Abstract

The location awareness becomes increasingly important as mobile devices such as smartphones are used extensively in our daily lives. Existing indoor localization solutions either require certain preinstalled infrastructures or add-on devices, which could not provide a location semantics identification service for smartphones to infer both type and size of a geographic location. In this work, we propose a new active sensing system that enables smartphones to identify its location semantics without requiring any additional infrastructure. The main idea behind our system is to utilize the acoustic signatures, which are derived from the smartphone by emitting a predesigned beep signal and identifying two echo sets which correspond to sidewalls and other static objects respectively, as the proof to achieve both spatial size estimation and room-type prediction simultaneously for indoor location semantics identification.

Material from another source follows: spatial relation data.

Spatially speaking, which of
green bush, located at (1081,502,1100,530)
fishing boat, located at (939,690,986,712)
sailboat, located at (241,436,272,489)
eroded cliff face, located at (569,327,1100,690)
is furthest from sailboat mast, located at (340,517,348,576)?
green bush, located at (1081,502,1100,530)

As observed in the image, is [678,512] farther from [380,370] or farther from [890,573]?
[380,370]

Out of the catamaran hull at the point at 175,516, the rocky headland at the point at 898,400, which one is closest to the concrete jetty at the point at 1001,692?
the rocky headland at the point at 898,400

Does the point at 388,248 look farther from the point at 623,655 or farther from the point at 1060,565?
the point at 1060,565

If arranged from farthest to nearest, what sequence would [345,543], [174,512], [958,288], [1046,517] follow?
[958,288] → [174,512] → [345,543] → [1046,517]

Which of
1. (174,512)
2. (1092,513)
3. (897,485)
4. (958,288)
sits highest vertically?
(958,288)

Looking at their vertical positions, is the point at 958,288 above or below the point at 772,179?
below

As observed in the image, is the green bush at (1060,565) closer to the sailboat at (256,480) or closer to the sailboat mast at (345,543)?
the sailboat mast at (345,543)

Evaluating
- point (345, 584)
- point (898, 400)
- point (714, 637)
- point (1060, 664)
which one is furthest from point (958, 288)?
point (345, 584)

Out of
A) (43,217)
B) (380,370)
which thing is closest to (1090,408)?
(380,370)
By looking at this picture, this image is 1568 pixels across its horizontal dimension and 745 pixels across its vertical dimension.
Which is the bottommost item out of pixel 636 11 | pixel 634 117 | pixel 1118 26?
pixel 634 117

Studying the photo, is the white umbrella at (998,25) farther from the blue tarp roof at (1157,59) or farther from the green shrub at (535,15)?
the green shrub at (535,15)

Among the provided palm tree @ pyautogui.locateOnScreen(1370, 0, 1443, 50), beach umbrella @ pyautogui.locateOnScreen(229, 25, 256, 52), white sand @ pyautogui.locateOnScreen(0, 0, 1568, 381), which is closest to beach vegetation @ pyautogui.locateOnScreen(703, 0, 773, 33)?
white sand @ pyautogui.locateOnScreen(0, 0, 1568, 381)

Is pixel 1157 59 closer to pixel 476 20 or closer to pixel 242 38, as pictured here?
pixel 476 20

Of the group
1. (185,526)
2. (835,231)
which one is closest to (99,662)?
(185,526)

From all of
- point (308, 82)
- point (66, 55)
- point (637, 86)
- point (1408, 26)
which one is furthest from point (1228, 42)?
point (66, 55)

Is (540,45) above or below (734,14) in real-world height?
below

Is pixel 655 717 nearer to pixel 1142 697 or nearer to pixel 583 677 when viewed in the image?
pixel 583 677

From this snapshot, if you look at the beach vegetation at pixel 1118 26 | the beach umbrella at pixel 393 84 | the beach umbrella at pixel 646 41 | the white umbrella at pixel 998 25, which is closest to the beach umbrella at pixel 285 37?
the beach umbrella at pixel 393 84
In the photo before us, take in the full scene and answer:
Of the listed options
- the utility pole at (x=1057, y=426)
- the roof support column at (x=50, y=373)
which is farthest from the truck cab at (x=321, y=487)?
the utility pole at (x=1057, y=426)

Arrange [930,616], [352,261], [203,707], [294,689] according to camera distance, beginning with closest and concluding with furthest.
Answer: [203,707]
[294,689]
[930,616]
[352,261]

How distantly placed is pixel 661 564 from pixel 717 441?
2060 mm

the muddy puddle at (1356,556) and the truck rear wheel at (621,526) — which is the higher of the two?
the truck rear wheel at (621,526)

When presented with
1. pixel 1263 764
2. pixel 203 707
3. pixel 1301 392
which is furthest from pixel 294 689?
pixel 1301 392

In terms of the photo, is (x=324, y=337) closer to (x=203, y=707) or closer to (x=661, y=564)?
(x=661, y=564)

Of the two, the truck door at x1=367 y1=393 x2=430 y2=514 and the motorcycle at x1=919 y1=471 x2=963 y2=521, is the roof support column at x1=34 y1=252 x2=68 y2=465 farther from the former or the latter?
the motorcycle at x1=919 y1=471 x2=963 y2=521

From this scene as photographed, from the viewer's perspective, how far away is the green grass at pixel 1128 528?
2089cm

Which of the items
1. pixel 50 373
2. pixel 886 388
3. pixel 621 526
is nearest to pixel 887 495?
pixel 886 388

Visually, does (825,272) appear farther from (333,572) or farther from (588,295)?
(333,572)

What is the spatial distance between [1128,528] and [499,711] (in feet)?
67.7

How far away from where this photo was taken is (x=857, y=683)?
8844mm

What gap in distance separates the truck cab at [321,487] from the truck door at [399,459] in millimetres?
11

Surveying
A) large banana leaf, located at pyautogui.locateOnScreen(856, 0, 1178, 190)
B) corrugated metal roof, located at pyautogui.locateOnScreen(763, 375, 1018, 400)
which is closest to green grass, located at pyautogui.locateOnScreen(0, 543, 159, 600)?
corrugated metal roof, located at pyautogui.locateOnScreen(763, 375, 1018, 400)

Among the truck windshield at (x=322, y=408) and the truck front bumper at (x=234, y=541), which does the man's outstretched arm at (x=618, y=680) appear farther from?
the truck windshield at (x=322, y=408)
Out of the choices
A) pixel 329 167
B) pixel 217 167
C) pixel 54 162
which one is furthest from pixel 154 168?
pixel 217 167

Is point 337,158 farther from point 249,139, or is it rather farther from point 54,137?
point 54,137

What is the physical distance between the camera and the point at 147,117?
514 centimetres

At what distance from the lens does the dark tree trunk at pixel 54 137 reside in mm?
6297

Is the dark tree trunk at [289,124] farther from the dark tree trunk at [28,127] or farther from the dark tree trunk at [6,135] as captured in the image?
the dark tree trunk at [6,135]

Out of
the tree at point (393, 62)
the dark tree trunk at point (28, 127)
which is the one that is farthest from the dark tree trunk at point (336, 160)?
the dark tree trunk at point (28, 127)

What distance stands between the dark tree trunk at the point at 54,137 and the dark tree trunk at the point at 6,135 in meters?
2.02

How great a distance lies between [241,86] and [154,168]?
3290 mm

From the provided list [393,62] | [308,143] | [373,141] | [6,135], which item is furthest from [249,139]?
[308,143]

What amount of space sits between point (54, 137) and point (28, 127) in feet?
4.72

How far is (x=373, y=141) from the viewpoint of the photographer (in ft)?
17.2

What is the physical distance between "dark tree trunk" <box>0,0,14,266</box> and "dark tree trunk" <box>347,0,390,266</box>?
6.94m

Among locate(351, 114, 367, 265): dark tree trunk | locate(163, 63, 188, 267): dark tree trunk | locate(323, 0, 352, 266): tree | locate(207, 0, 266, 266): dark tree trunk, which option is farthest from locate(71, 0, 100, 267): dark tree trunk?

Given the microphone samplings, our system designs a correlation-based scheme to identify beginning points of echoes corresponding to static reflectors accurately from the received signal. To achieve an accurate location semantics identification, we develop a new echo selection scheme to discriminate echoes created by sidewalls and other static reflectors by utilizing the geometrical relationships between the delays of echoes. To deal with the varying number of identified echoes, our location semantics prediction scheme then derives histograms from echo sets and adopt a deep-learning-based classifier to determine the current location semantics. Our experimental results show that our proposed system is accurate and robust for location semantics identification under various real-world scenarios.